The euro zone will start to crack in 2017, as at least one country will decide it's time to call it quits and leave the currency bloc.
As predictions go, this forecast may seem bold. Really, though, the monetary union has been inching toward collapse for a long time.
With apologies to Ernest Hemingway, how does a currency bloc fail? Gradually, and then suddenly. The year ahead is shaping up as the time when the euro zone's amble toward dissolution picks up speed.
The single biggest strain will be, as always, the tortuous negotiations over Greece's mountain of debt. Beginning in October, 2009, when Athens announced that its official deficit numbers were actually, don't you know, an exercise in epic fiction, Greece and its creditors have struggled to find a solution.
The interminable back-and-forth illustrates some of the issues with the euro zone's architecture.
Basically, the European Union can't bail out Greece because it has no power to do so. Unlike a true federal state, the EU is an alliance of independent nations who don't want to be on the hook for each other's fiscal misdeeds.
Fair enough, you say (and so, with great fervour, do the Germans). But the lack of direct fiscal transfers means that any country in the euro zone that falls on hard times can't depend on help from more prosperous regions, the way that a hard-hit Canadian province or American state can.
Neither can a depressed euro-zone country look to a devalued currency for salvation. This is a major problem.
Independent nations hit with bad economic news usually enjoy a powerful pick-me-up once their currencies decline in value. A fallen currency makes their exports cheaper and therefore more attractive to foreign buyers.
But countries locked into a currency union don't have that option. Greece can't devalue the euro because it has no direct control over the joint currency.
So what's left for Greece? It can only regain competitiveness by slashing wages and reducing prices, a slow, painful, deflationary process that essentially involves imposing a deliberate 1930s-style depression on the country for years and years.
Greeks, as you might expect, are unenthusiastic about this plan. Their howls of distress are now being echoed across the continent as other countries find that they, too, are facing some of the same problems as Greece.
Eight years after the financial crisis, the euro zone is still struggling to find its footing. In the third quarter of this year, the euro zone's aggregate real gross domestic product was only 1.8-per-cent higher than in the first quarter of 2008.
That's amazing – and horrifying. Modern economies aren't supposed to stagnate for nearly a decade.
The toll in human terms has been enormous. Unemployment across the currency bloc still hovers just below 10 per cent. It has been at that level, or worse, since 2008.
Things don't have to be this way. Despite being ground zero for the financial crisis, the United States has staged a nearly full recovery from its own downturn. Its jobless rate has tumbled to 4.9 per cent, half the euro-zone level.
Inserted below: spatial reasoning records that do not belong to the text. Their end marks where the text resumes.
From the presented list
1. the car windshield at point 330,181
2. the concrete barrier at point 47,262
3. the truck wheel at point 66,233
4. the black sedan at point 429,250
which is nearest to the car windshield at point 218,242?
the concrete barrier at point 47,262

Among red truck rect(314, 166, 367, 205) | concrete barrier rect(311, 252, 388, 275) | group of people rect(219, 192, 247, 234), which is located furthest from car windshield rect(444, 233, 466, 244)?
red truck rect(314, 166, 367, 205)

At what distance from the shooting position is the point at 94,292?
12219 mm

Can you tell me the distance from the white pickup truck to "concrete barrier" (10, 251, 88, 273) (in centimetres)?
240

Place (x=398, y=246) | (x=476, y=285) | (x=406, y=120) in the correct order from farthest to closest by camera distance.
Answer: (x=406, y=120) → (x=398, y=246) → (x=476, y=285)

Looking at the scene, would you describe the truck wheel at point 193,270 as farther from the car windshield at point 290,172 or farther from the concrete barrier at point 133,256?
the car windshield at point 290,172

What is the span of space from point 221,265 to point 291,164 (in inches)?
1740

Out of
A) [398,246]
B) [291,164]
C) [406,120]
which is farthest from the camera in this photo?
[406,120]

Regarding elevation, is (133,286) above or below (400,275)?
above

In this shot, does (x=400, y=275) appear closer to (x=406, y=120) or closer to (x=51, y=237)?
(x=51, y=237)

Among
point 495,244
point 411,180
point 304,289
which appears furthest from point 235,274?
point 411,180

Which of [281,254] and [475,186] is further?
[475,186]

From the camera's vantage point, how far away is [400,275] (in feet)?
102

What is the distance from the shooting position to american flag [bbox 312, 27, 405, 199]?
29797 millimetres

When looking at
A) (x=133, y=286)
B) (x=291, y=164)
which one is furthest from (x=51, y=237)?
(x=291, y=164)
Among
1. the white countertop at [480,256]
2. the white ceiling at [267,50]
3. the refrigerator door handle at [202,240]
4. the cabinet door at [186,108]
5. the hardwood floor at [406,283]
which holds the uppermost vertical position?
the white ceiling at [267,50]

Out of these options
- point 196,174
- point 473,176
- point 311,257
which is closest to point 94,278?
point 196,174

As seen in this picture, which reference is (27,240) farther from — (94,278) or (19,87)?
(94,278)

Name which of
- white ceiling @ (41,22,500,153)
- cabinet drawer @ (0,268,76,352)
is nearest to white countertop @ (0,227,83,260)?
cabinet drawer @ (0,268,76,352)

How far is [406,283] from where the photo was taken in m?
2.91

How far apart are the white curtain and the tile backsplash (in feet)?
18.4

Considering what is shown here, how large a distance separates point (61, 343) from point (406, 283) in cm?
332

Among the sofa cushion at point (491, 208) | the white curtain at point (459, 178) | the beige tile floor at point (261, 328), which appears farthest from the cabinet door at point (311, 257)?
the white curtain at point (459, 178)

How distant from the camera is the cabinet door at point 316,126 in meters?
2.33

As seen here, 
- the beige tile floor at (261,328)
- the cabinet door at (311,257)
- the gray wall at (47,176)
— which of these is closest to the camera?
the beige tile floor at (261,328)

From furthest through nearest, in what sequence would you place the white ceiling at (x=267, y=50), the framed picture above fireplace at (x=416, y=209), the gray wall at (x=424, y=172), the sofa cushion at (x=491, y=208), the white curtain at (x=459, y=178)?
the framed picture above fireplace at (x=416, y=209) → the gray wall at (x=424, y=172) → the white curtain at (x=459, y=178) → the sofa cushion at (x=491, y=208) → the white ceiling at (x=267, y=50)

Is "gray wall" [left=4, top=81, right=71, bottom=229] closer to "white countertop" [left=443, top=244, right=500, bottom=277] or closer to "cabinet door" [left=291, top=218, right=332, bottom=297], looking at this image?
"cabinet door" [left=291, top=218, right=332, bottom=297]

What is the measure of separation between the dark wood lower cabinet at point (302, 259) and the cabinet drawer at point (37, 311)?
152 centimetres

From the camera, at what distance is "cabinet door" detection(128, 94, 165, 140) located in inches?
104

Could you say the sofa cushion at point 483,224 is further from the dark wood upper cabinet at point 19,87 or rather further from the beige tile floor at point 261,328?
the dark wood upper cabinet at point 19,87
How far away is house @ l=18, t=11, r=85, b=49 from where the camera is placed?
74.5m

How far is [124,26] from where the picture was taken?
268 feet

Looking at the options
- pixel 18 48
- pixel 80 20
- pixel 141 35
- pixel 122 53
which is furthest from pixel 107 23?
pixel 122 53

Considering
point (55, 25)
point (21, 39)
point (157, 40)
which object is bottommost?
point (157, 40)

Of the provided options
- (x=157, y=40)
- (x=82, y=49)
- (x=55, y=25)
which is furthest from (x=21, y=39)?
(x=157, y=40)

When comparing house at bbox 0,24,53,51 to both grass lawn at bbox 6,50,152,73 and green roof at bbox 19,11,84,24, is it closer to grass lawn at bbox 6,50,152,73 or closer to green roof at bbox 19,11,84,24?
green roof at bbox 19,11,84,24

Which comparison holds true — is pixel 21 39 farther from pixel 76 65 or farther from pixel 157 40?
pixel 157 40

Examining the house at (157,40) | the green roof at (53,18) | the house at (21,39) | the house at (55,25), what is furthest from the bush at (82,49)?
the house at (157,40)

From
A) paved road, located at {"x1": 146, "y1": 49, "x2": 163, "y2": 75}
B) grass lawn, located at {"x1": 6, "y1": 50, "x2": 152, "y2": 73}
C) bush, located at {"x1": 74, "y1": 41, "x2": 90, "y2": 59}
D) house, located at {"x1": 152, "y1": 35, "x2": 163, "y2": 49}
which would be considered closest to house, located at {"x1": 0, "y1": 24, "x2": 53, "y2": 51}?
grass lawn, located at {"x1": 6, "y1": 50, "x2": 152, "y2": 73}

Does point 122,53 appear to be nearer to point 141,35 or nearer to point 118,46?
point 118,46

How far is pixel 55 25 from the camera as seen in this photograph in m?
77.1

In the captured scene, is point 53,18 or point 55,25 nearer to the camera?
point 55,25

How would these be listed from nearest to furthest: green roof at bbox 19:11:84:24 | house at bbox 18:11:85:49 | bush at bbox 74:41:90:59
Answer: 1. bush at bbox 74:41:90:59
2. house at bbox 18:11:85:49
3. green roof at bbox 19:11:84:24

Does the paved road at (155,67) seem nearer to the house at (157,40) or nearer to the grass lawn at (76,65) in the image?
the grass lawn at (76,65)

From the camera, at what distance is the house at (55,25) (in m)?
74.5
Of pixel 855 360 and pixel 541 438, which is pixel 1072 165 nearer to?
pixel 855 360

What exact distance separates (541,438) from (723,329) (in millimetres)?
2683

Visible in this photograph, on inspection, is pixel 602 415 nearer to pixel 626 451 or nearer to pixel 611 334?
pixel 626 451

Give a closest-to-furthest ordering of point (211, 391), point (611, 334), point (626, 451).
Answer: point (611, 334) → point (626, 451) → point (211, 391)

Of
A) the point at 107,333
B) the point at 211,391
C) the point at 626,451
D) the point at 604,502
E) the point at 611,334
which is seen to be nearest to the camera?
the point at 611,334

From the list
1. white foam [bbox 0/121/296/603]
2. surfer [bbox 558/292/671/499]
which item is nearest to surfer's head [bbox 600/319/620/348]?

The difference between the U.S. and European experience demonstrates there's nothing inevitable about persistently high unemployment.
Unfortunately, the euro zone won't return to vigorous growth unless it makes major policy shifts – and those changes appear impossible to make given the firm objections of the continent's heavyweight, Germany.
So long as the euro zone remains locked into its dysfunctional model, it's a factory for discontent. The discontent now has a new focus: immigration.
The issue continues to fester as some of the euro zone's most financially distressed members, including Italy and Greece, find themselves swarmed by illegal arrivals from Africa.
Combine the social stresses caused by immigration with high unemployment and you have the makings of a political revolution.
"The Dutch will head to the polls in March and the far right, anti-EU Party for Freedom is leading in opinion polls," says Jennifer McKeown of Capital Economics.
"Soon after that, we expect an early Italian election at which the anti-euro Five Star Movement would perform well. In April and May, the National Front's Marine Le Pen [another EU skeptic] looks set to make it to at least the second round of the French presidential election."
Ms. McKeown says she is not forecasting that an anti-euro party will come to power in 2017 or that Greece will default, "but the risk of these events is much bigger than consensus economic forecasts seem to imply."
Her caution is admirable, but may be overdone. The sheer volume and heat of anti-euro sentiment is swelling. Expect it to reach critical mass in 2017.